言霊の幸わう国

あかりがつなぐ記憶

 「天若湖アートプロジェクト2009 あかりがつなぐ記憶」


 探していた灯りが見えたかもと、助手席の友が言った。
 見えないだろうなと雨の中車を走らせ向った日吉ダム。
 とりあえず、少し先にあったパーキングに車を止めた。
 すると不思議なことに、続いて2台3台と車がパーキングに入ってきた。
 車から降りた人たちはみな、友が灯りが見えたという場所へ向って歩いていった。

 人が通り過ぎたあと、車のエンジンを止めた。
 ライトを消すと、なにも見えなくなった。
 残像でカバンを手にし、傘を取り、ドアを開けて外へ出た。
 改めて外気に触れると、外の暗さが押し寄せてきた。
 少し待っても目が慣れる気配がない。
 いつもならもうぼんやり見えるものがあるはずなのにと、きもちはあせった。
 けれど前をゆく人たちが照らす懐中電灯の灯りが、道標となった。

 灯りが見えたというのはちょうど橋の上で、欄干に沿うように立っている中から「こんにちは」という声が聞こえた。
 わたしは言われたまま「こんにちは」と疑問に思わず返すと、後ろで友が「こんばんは」と返していた。
 そう、あたりは陽が沈んだあとの暗闇なのだ。
 自分の間違いを笑い飛ばした声の主は、その場所で誰に聞かせるでもない様子でダム湖に灯る光について話し始めた。

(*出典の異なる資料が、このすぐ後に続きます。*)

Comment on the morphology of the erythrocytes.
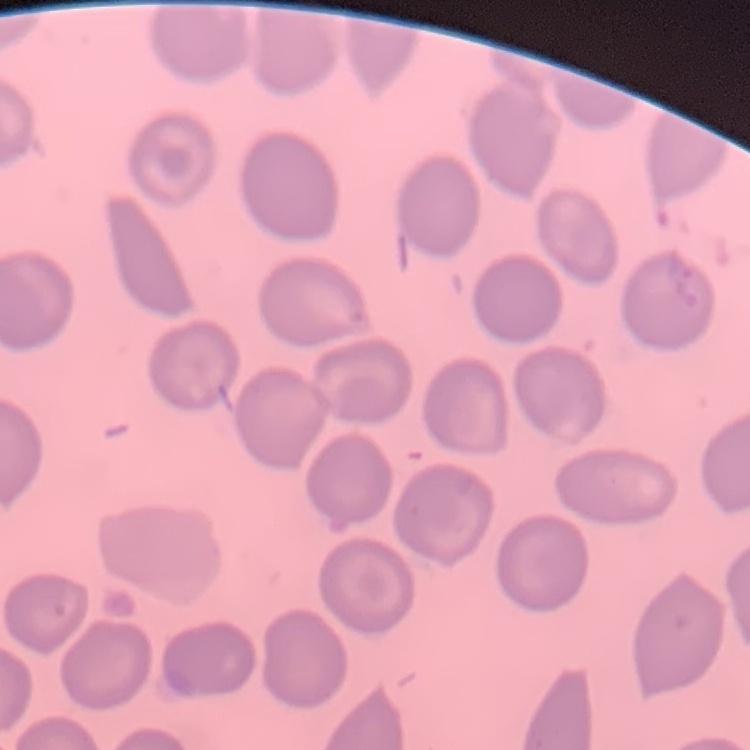
They show no rouleaux formation.

Summary:
  - Image type: one tile cut from a larger photomicrograph
  - Preparation: thin blood smear
  - Stain: Field's or Giemsa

 わたしと友が訪れていたのは、かつて人が暮らしていた場所。
 日吉ダム建設で沈んでしまった、ずっと下のほうに隠れた集落。
 普段ならそんなことなど見てもわからないその場所に、土曜と日曜は灯りが点った。
 1軒1軒の家の座標軸を調べ、実行委員として参加した大学の学生たちがダム湖にボートを浮かべ正確に灯りを落としていったのだ。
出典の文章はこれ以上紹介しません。